(WHAT THE TASK ASKS) Your task is to transcribe, word for word, the line containing "Beginning at furthest" and all lines that follow it to the end of the entries. Leave out the pictures.

(MATERIAL SHOWN)
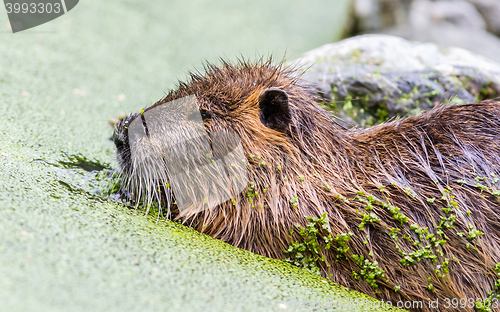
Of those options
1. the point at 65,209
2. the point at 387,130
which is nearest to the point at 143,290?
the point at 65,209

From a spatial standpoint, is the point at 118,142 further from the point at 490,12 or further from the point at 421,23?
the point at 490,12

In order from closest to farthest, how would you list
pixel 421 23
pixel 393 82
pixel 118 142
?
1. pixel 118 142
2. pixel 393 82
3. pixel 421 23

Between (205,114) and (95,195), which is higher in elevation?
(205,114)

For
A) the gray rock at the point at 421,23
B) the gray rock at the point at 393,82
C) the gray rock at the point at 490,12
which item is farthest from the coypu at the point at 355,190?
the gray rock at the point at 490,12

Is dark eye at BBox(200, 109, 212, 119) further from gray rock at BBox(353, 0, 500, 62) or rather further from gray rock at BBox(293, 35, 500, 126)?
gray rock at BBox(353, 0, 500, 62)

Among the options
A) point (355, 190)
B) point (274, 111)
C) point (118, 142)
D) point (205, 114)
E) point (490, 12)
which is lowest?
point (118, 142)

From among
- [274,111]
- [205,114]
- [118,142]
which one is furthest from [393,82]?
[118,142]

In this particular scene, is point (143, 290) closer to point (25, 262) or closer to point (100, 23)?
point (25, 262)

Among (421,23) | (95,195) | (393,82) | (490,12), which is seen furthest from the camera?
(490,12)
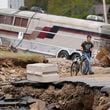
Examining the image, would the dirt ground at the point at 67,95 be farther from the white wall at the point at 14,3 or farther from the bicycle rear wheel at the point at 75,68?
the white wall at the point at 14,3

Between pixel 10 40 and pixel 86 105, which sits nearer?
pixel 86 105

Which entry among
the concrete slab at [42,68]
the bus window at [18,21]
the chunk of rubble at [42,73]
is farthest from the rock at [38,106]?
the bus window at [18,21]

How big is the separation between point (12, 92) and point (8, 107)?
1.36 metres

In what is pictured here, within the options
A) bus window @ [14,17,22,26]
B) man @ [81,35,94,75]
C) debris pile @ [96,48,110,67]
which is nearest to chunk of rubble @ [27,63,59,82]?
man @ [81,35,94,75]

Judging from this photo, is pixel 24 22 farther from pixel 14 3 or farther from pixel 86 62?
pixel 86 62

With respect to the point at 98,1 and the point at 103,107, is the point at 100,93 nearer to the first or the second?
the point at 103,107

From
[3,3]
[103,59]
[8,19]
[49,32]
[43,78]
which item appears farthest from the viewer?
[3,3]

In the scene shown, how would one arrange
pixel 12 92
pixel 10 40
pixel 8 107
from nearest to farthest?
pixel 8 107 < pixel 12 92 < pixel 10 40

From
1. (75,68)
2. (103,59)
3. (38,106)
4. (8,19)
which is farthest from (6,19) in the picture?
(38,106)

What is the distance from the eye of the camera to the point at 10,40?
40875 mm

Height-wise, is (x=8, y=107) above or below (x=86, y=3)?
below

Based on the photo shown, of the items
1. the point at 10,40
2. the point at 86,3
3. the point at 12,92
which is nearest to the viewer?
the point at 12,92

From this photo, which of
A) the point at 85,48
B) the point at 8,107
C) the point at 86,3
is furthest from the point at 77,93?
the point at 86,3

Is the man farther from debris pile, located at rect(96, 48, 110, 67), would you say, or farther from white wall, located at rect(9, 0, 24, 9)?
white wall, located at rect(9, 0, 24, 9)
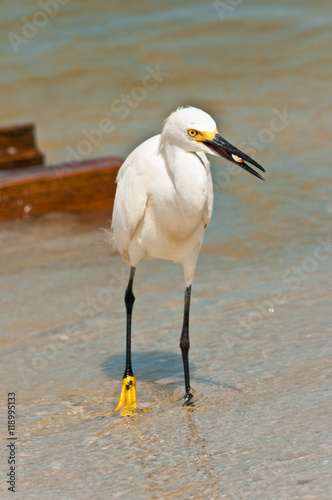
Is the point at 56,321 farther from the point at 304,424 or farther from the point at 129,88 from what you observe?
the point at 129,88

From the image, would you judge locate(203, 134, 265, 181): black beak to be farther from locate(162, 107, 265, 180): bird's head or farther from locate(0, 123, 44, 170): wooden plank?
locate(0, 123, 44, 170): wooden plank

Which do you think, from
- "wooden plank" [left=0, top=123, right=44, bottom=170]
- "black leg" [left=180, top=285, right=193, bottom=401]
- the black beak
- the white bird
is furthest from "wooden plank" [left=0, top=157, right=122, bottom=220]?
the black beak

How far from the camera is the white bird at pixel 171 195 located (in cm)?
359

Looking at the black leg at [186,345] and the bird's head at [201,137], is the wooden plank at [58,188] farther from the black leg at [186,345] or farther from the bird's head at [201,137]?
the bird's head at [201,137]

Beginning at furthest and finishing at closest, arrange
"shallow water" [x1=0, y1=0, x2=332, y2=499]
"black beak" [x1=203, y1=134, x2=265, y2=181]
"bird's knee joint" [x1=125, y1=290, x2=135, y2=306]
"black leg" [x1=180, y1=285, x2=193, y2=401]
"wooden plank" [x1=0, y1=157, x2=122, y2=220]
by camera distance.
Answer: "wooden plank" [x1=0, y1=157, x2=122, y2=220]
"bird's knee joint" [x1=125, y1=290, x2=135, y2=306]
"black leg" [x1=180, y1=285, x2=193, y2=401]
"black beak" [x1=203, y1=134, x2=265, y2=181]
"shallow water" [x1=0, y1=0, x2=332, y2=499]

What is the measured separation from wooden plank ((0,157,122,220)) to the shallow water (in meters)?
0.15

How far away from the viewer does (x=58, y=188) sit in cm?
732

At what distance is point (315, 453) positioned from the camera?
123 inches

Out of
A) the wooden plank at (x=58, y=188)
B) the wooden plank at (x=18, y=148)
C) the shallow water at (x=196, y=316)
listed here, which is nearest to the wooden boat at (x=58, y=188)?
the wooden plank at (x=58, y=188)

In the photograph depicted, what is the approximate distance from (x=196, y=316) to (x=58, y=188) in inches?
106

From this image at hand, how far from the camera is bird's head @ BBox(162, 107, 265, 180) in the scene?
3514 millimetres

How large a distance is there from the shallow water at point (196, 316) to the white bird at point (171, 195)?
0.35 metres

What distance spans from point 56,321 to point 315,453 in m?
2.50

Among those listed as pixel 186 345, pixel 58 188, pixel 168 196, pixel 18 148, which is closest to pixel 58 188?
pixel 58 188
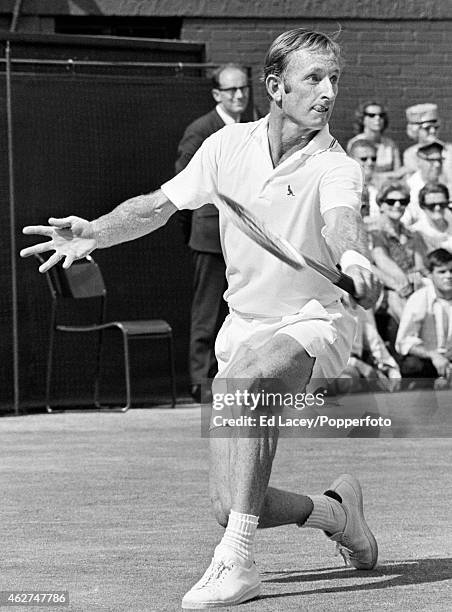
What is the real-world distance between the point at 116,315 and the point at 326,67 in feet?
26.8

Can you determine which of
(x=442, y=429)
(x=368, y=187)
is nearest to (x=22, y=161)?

(THE REPLY)
Beginning at furthest and finishing at closest, arrange
"shallow water" [x1=0, y1=0, x2=332, y2=499]
"black beak" [x1=203, y1=134, x2=265, y2=181]
"bird's knee joint" [x1=125, y1=290, x2=135, y2=306]
"black leg" [x1=180, y1=285, x2=193, y2=401]
"wooden plank" [x1=0, y1=157, x2=122, y2=220]
by camera distance.
Answer: "wooden plank" [x1=0, y1=157, x2=122, y2=220]
"bird's knee joint" [x1=125, y1=290, x2=135, y2=306]
"black leg" [x1=180, y1=285, x2=193, y2=401]
"black beak" [x1=203, y1=134, x2=265, y2=181]
"shallow water" [x1=0, y1=0, x2=332, y2=499]

What is the measured separation from wooden plank ((0,157,122,220)) to the shallow water (in meters)?
0.15

How far away from the viewer does (x=58, y=188) sit in cm?
732

At what distance is point (315, 453) positioned from the camera?
123 inches

Out of
A) the wooden plank at (x=58, y=188)
B) the wooden plank at (x=18, y=148)
C) the shallow water at (x=196, y=316)
listed here, which is nearest to the wooden boat at (x=58, y=188)?
the wooden plank at (x=58, y=188)

In the photograph depicted, what is the approximate distance from (x=196, y=316) to (x=58, y=188) in inches?
106

From this image at hand, how far from the camera is bird's head @ BBox(162, 107, 265, 180) in the scene?
3514 millimetres

How large a distance is there from the shallow water at point (196, 316) to the white bird at point (171, 195)?
0.35 metres

What distance spans from point 56,321 to point 315,453 in m?
2.50

Among those listed as pixel 186 345, pixel 58 188, pixel 168 196, pixel 18 148, which is closest to pixel 58 188?
pixel 58 188
What is the real-world distance between the point at 116,315 and the point at 326,67 in feet?
26.8

Can you determine which of
(x=442, y=429)
(x=368, y=187)
is nearest to (x=22, y=161)?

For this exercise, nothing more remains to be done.